MATERIAL TO PROCESS START

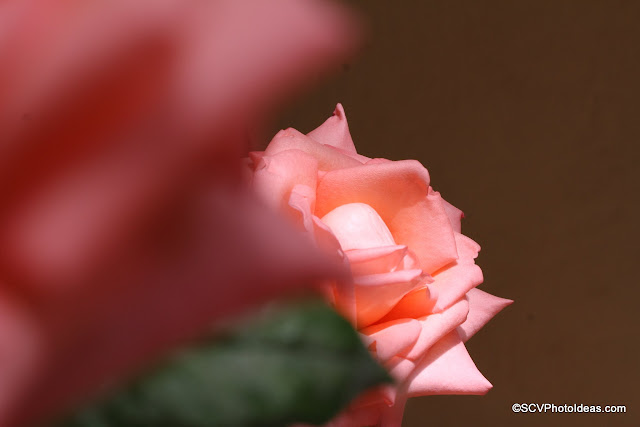 Second plane sun lighted rose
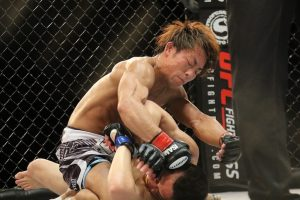 mma mixed martial arts ufc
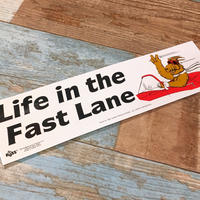 ALF Bumper Sticker C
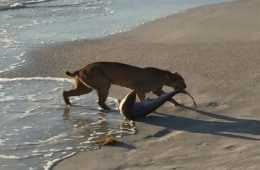 Florida Bobcat Catches A Shark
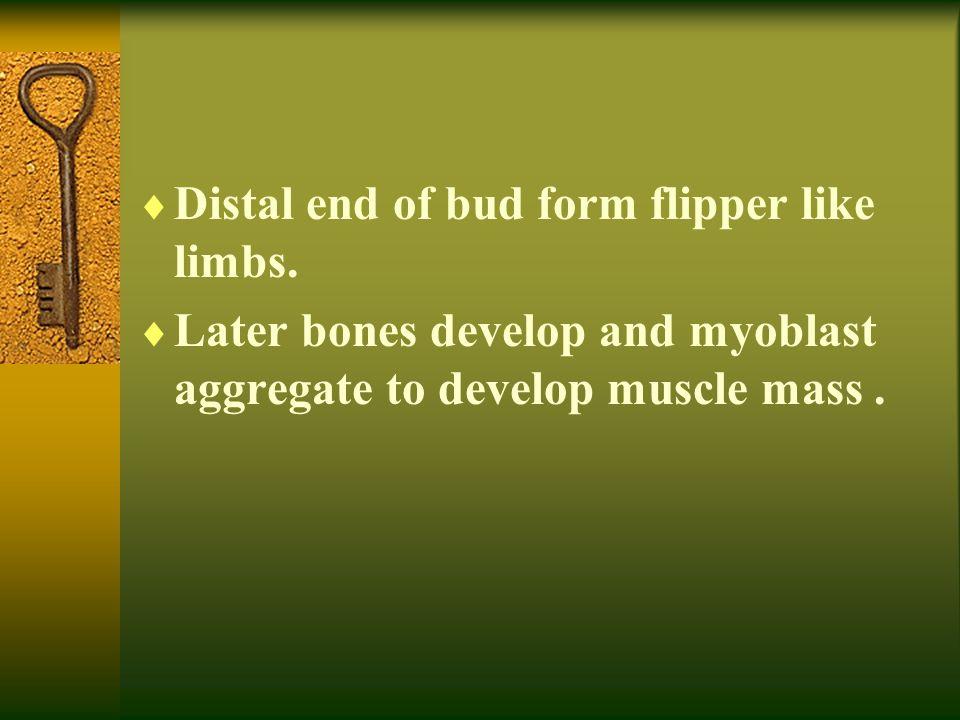 Distal end of bud form flipper like limbs.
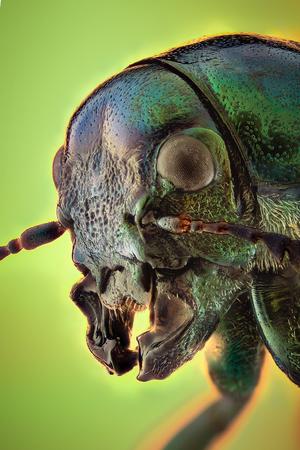 Anatomie Einer Rose Käfer Makro Nahaufnahme Lizenzfreie Fotos ...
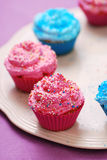 Freshly baked pink and blue cupcakes Stock Image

MATERIAL TO PROCESS END

• TASK TO COMPLETE:
Please retype the whole listing above word for word and drop the pictures.

• OUTPUT FOR THIS TASK:
 Second plane sun lighted rose
 mma mixed martial arts ufc
 ALF Bumper Sticker C
 Florida Bobcat Catches A Shark
 Distal end of bud form flipper like limbs.
 Anatomie Einer Rose Käfer Makro Nahaufnahme Lizenzfreie Fotos ...
 Freshly baked pink and blue cupcakes Stock Image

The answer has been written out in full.